WORK INSTRUCTIONS
[a] In the forum thread on latent class analysis, which gsem option does the reply suggest might be used for comparing models across groups?
[b] Swap "green textured skin" for "scaly green skin" in the records, starting at the line containing "Which is the highest of" and ending at the last line of the records. Give back only those lines, with nothing else changed.
::: SUPPLIED PASSAGE
Announcement

Collapse
No announcement yet.
X
  • Filter
  • Time
  • Show
Clear All
new posts

  • Multi-group Latent Class Analysis and Latent Class Regression

    Hi, could anyone point me to readings or other resources that describe latent class regression in a multi-group LCA context? Resources that show how to implement this (example code?) in Stata would be very helpful.

  • #2
    I missed this post.

    Terminology among fields may differ. I have not heard of multi-group LCA as a specific type of LCA myself. I know that the -sem- and -gsem- commands can estimate and compare models by groups, with the usual goal of testing for parameter invariance between groups - in this context, do the class-specific indicator means vary by group? I have not investigated how to do this in Stata. I imagine you can use the -mgroups- option in gsem.

    As I understand latent class regression, you allow covariates to enter the multinomial logistic model which specifies the probability of being in each group. You don't allow the covariates to influence class formation, but you do wind up being able to predict the mean of each class indicator given the characteristics you specified in the regression side of the model (which, again, is a multinomial regression model). This post discusses how to do an LCR.
::::::
::: RECORDS TO USE
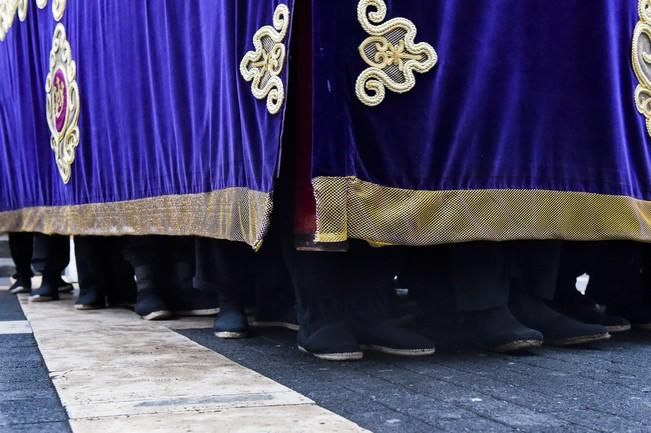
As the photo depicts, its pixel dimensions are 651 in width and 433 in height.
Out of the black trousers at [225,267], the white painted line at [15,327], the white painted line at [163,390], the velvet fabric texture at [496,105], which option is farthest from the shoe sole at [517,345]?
the white painted line at [15,327]

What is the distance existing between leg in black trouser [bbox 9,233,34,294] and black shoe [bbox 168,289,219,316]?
173 cm

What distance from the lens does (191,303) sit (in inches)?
136

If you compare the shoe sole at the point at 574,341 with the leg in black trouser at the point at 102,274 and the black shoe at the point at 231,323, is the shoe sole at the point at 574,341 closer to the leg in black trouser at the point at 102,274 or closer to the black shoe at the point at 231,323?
the black shoe at the point at 231,323

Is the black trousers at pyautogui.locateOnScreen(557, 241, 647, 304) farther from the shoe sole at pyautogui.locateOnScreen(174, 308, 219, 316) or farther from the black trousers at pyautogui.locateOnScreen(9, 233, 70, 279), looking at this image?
the black trousers at pyautogui.locateOnScreen(9, 233, 70, 279)

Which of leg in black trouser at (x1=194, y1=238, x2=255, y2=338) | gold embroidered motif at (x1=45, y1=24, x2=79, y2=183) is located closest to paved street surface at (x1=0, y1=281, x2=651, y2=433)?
leg in black trouser at (x1=194, y1=238, x2=255, y2=338)

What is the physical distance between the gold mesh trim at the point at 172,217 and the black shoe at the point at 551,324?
80cm

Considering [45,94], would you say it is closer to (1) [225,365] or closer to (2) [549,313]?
(1) [225,365]

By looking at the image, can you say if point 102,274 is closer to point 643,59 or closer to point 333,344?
point 333,344

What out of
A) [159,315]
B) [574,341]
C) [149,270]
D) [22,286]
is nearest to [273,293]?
[159,315]

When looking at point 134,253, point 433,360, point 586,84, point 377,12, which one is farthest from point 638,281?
point 134,253

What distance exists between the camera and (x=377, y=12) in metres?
2.16

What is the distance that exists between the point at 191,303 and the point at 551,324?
154cm

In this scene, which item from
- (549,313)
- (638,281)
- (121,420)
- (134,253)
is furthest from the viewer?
(134,253)

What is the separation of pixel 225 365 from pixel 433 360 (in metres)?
0.52
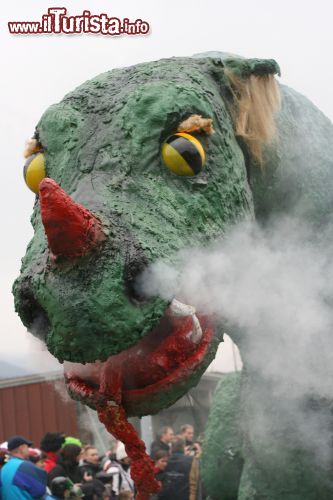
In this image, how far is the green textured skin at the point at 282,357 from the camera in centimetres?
258

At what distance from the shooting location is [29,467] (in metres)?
4.15

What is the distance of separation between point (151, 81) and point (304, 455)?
1.38 m

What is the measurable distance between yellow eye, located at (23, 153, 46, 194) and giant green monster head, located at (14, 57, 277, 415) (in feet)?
0.13

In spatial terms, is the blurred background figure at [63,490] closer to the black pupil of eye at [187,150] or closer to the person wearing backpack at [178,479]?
the person wearing backpack at [178,479]

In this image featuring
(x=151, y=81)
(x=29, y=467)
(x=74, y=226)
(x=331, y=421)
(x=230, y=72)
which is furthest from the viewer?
(x=29, y=467)

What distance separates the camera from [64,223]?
158 centimetres

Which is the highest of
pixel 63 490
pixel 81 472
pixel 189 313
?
pixel 189 313

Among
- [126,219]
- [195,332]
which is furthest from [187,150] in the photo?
[195,332]

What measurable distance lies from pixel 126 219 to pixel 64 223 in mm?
235

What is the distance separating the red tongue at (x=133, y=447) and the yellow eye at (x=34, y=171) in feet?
2.45

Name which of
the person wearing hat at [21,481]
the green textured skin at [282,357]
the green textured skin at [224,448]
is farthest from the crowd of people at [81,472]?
::::::
SOLUTIONS TO THE EXERCISE
[a] The -mgroups- option.

[b]
Which is the highest of
pixel 63 490
pixel 81 472
pixel 189 313
?
pixel 189 313

Among
- [126,219]
- [195,332]
which is furthest from [187,150] in the photo?
[195,332]

What measurable distance lies from pixel 126 219 to pixel 64 223 in mm?
235

What is the distance separating the red tongue at (x=133, y=447) and the yellow eye at (x=34, y=171) in feet?
2.45

Name which of
the person wearing hat at [21,481]
the scaly green skin at [282,357]
the scaly green skin at [224,448]
is farthest from the crowd of people at [81,472]?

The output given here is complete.